» Supplied passage

The Week in Drugs
The Week in Drugs
Mexico’s new drug use law worries US police
Mexico now has one of the world’s most liberal laws for drug users after eliminating jail time for small amounts of marijuana, cocaine and even heroin, LSD and methamphetamine.
“All right!” said a grinning Ivan Rojas, a rail-thin 20-year-old addict who endured police harassment during the decade he has spent sleeping in Mexico City’s gritty streets and subway stations.
But stunned police on the U.S. side of the border say the law contradicts President Felipe Calderon’s drug war, and some fear it could make Mexico a destination for drug-fueled spring breaks and tourism
Argentina rules on marijuana use
The supreme court in Argentina has ruled that it is unconstitutional to punish people for using marijuana for personal consumption.
The decision follows a case of five young men who were arrested with a few marijuana cigarettes in their pockets.
But the court said use must not harm others and made it clear it did not advocate a complete decriminalisation.
Correspondents say there is a growing momentum in Latin America towards decriminalising drugs for personal use.
The Argentine court ruled that: “Each adult is free to make lifestyle decisions without the intervention of the state.”
500K Cocaine Cache in Gas Tank Intercepted by Border Patrol
Last Friday morning U.S. Border Patrol agents in San Diego Sector seized more than 51 pounds of cocaine stashed inside the gas tank of a SUV at the U.S. Border Patrol Checkpoint on Interstate 8 near Pine Valley.
At around 9:30 a.m., agents at the checkpoint encountered a Jeep Cherokee Sport driven by a 26-year-old male U.S. citizen. A Border Patrol canine team was summoned to conduct an exterior search on the SUV. The Border Patrol K-9 alerted on the vehicle, prompting agents to investigate further.
Agents inspected the undercarriage of the vehicle and noticed the gas tank had been tampered with. After removing the gas tank, Border Patrol agents discovered a modified compartment within the gas tank that contained 20 wrapped bundles of cocaine. The estimated street value is more than $516,000.
46 kilos of cocaine found aboard cargo plane from Venezuela
Federal agents were inspecting boxes aboard a cargo plane from Venezuela Tuesday night, when they came across a hefty load of Florida snow — 46 kilos of it.
The 42 brick-size packages of cocaine discovered by inspectors at Miami International Airportwere worth a total of $3.8 million, according to U.S. Immigration and Customs Enforcement officials.

» Data supplied
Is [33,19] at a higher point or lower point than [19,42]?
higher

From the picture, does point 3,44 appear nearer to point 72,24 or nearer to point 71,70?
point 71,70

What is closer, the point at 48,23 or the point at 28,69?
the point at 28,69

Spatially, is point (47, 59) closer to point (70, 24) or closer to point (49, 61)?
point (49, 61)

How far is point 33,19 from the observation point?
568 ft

...

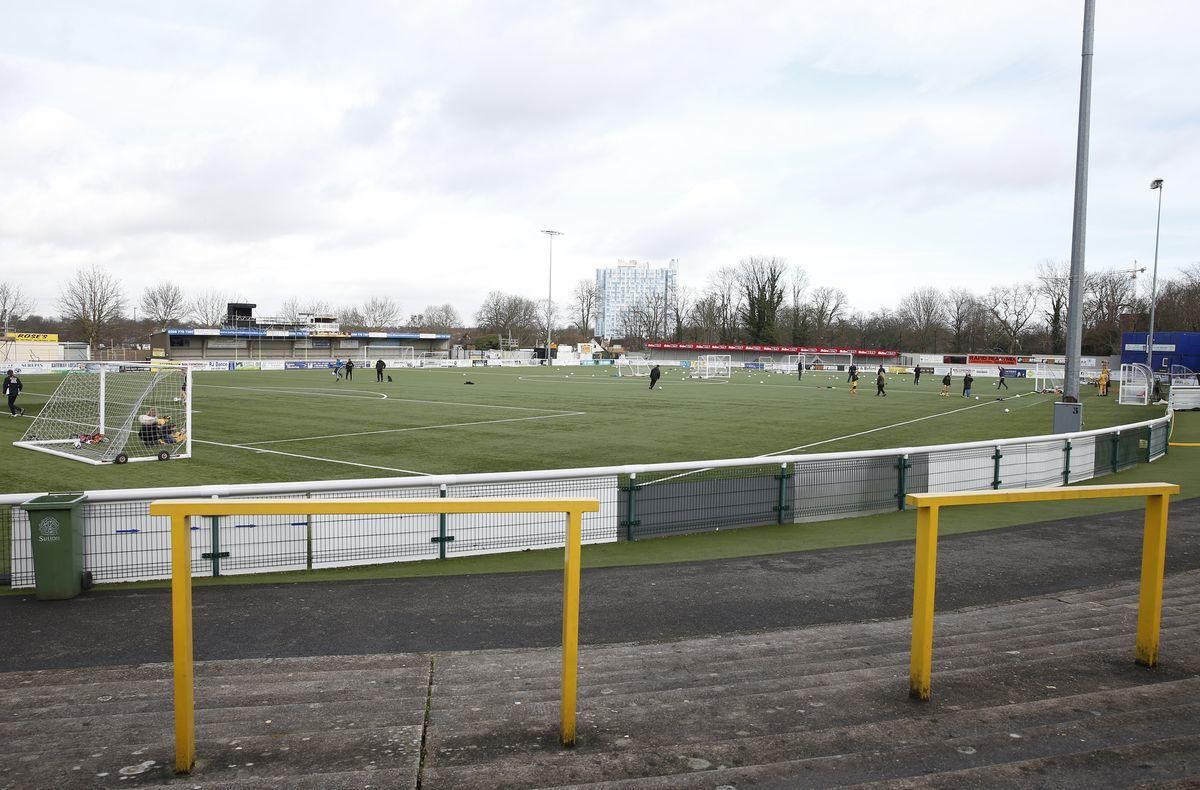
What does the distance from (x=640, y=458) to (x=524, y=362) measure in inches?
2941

...

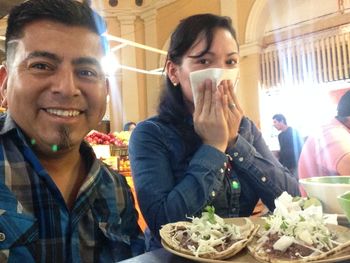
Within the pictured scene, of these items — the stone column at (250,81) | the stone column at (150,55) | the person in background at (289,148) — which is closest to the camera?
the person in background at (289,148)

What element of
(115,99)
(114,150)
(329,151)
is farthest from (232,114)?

» Work to be completed
According to the drug news roundup, how many wrapped bundles of cocaine did Border Patrol agents find inside the modified gas tank compartment? The listing is separate material and is unrelated to the drug news roundup.

» Response to the task
20 wrapped bundles.